In some ways, says Dr Al-Rawi, we are “more guilty” at home. “Even on cloudy days, there is UV light,” he says. “Some of my friends were out on Easter weekend – those first warm few days of the year. Even though it was barely 20 degrees, they got burnt. We need to be more vigilant, even when playing golf, or gardening.”

Julia Newton-Bishop, professor of dermatology at the University of Leeds, agrees. “Pale-skinned people, whether they get burned in the garden at home or abroad, are most at risk,” she says. “And that includes many people in the UK.” (Australia, peopled by pale-skinned emigrants, has the highest melanoma rates in the world, despite the high profile Slip, Slap, Slop skin cancer campaigns of the Eighties.)

Newton-Bishop points out that it’s the “intermittency” that’s key – if you don’t have much sun then expose yourself suddenly, even for a short time – as we Brits are wont to do, it can be dangerous. And a “burn” is not only a blister or peeling. Going “pink”, which people think is normal at the start of the summer, is still a burn. This is more dangerous than living in a hotter country, where you gain a gradual tan.

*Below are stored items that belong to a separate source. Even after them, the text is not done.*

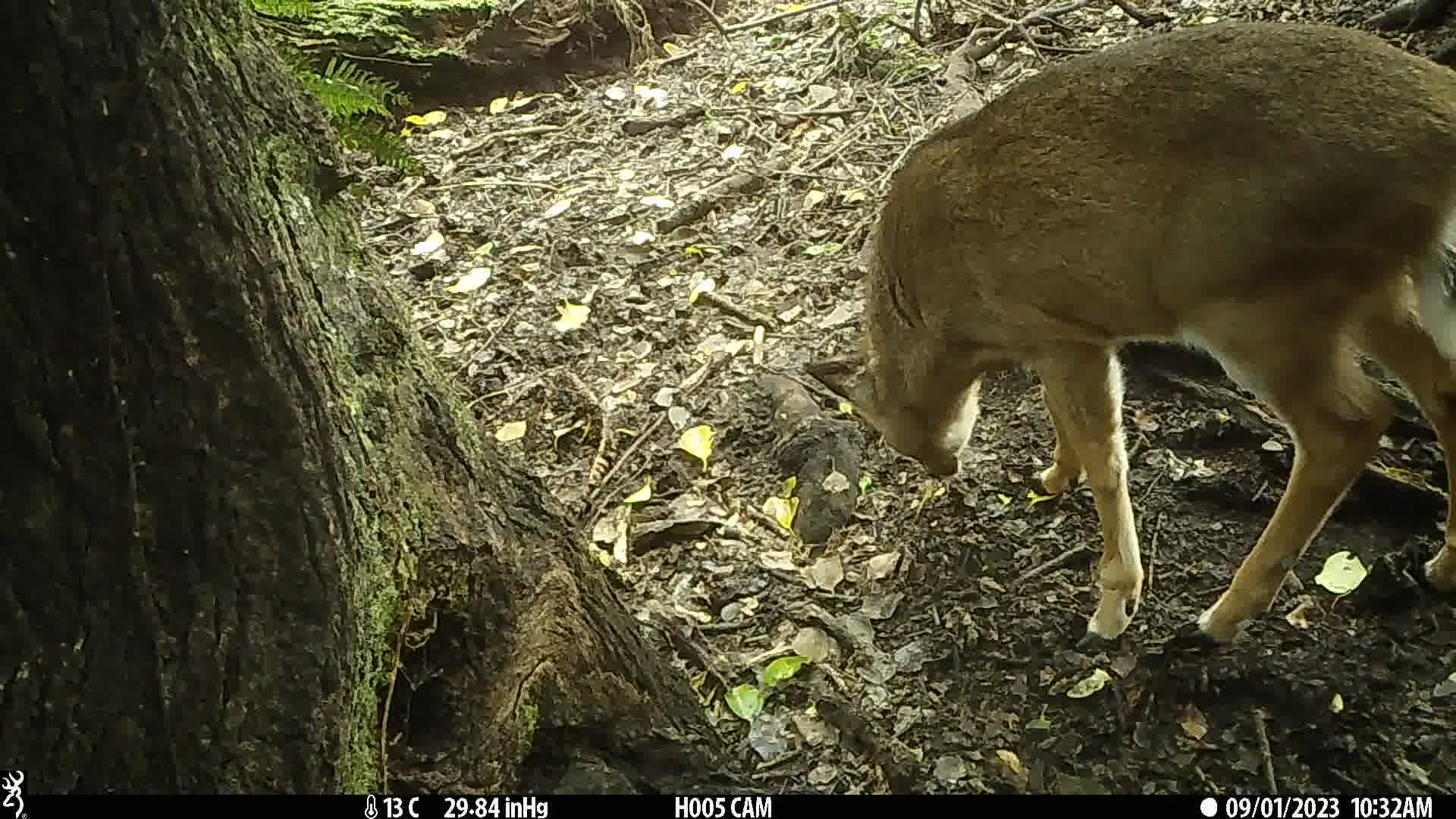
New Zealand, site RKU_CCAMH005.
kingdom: Animalia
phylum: Chordata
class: Mammalia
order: Artiodactyla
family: Cervidae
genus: Odocoileus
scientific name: Odocoileus virginianus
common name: white-tailed deer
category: white tailed deer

Three-quarters of people diagnosed with malignant melanoma have their cancers excised and are fine for the rest of their lives. But the other 25 per cent are in danger of the cancer returning and spreading – which can be incredibly serious.

Sean Guinness, 60, is a management consultant from Harrogate, Yorkshire. He is currently “all clear, at the moment, because that’s all you can say” after a gruelling five-year battle with melanoma that spread to his digestive organs. Guinness traveled to sunny climes with his parents as a child and often worked outdoors at summer events in the UK: in 1988, he spent a year volunteering on a kibbutz in Israel, working outside in the height of a summer where temperatures often reach 40C. “I never used suncream,” says Guinness, who also smoked. “Being a guy, I didn’t like unguents. I found lotion sticky and uncomfortable. There was certainly no suggestion from anyone around me that I use it.”

Like many of his generation, Guinness, who has moderately fair skin “loved having a golden tan”. “It was healthy and attractive,” he says. “But in that period, everyone was the same. My sisters threw themselves into the sun at any chance, covered in Hawaiian tropic.”